Wherever a line in the data holds the word "burst", pull that line out.

START GIVEN INFORMATION

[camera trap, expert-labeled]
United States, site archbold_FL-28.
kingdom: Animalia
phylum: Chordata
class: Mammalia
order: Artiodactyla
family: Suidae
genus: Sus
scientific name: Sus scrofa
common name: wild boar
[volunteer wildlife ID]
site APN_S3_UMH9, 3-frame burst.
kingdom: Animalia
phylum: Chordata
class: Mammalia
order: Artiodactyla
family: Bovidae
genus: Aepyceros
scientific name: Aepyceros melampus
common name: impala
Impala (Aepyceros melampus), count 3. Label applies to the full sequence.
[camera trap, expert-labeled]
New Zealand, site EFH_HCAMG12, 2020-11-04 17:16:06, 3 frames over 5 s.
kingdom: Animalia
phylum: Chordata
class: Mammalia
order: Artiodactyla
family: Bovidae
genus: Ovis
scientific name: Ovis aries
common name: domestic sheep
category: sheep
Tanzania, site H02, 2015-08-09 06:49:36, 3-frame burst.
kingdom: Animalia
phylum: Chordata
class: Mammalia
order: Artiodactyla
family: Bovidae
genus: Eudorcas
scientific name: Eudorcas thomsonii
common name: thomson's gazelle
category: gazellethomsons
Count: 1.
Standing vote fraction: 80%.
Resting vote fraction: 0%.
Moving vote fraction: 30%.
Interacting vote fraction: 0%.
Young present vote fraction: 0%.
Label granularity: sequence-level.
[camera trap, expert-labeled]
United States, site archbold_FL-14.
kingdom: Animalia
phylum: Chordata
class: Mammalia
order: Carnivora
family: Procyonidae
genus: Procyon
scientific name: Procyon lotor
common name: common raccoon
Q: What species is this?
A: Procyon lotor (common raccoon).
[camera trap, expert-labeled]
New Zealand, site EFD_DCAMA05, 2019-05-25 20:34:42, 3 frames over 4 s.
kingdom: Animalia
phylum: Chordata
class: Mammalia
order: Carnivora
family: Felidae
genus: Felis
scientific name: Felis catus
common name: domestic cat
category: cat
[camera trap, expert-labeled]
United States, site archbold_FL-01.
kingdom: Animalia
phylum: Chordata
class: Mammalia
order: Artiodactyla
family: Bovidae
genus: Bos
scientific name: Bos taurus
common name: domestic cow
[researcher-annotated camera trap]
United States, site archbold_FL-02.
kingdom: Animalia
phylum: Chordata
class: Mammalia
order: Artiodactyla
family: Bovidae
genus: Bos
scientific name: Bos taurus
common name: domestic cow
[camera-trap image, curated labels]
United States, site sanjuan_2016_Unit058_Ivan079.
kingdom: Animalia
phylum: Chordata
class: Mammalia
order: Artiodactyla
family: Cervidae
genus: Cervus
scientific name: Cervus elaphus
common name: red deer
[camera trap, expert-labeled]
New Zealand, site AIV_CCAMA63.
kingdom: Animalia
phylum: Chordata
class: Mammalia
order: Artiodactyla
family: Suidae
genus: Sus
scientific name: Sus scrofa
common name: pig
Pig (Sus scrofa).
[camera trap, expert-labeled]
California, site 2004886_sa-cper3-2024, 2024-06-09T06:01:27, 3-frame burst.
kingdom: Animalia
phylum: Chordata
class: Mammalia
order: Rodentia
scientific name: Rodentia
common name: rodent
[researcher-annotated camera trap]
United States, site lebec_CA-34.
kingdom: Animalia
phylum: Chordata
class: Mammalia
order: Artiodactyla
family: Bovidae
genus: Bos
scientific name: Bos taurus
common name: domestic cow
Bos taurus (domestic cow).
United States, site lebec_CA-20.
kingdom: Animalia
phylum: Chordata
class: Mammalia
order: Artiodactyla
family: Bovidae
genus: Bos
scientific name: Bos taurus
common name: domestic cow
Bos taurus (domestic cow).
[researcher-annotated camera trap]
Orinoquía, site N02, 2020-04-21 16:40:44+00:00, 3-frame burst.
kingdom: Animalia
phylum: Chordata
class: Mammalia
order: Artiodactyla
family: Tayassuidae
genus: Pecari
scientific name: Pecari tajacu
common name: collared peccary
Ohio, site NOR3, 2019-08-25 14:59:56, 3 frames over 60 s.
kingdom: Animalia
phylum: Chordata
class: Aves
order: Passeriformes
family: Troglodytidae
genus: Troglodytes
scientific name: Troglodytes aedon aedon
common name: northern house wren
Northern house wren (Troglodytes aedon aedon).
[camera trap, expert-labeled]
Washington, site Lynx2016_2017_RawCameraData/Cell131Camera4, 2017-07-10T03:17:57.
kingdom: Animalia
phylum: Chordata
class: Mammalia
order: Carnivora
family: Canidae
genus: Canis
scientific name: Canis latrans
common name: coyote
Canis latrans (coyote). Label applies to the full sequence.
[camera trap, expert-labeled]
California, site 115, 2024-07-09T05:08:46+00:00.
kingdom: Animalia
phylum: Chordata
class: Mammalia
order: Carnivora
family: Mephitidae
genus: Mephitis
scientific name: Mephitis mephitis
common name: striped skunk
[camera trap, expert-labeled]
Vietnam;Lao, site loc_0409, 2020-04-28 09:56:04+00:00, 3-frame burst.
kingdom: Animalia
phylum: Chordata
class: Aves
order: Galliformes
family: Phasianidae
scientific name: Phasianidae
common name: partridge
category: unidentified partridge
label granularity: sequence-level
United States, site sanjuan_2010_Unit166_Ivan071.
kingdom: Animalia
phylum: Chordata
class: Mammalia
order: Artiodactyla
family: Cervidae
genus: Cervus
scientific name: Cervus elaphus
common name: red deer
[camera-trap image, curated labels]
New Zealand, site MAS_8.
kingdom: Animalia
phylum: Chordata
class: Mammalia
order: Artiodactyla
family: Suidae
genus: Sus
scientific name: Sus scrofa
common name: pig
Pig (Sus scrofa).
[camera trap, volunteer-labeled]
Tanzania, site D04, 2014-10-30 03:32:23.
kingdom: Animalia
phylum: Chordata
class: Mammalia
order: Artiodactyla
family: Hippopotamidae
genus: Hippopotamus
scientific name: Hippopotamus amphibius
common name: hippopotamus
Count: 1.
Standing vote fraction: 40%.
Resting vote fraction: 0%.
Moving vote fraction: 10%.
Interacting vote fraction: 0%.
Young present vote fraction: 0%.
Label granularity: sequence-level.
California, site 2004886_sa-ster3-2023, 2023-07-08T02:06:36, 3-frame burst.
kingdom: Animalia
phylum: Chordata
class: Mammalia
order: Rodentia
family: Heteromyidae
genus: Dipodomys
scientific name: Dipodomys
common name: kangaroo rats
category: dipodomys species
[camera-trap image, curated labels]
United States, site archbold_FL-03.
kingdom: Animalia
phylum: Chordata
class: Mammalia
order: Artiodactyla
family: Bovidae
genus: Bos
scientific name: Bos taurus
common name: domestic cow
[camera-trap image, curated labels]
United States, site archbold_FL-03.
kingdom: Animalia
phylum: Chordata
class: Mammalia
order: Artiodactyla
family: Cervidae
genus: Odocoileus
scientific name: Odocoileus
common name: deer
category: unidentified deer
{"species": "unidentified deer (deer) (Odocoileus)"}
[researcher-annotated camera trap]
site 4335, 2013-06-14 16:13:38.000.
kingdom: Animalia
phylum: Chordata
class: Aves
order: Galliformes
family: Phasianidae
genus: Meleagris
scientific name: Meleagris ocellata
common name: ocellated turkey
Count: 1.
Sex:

END GIVEN INFORMATION

> _YOUR SOLUTION_:
site APN_S3_UMH9, 3-frame burst.
Tanzania, site H02, 2015-08-09 06:49:36, 3-frame burst.
California, site 2004886_sa-cper3-2024, 2024-06-09T06:01:27, 3-frame burst.
Orinoquía, site N02, 2020-04-21 16:40:44+00:00, 3-frame burst.
Vietnam;Lao, site loc_0409, 2020-04-28 09:56:04+00:00, 3-frame burst.
California, site 2004886_sa-ster3-2023, 2023-07-08T02:06:36, 3-frame burst.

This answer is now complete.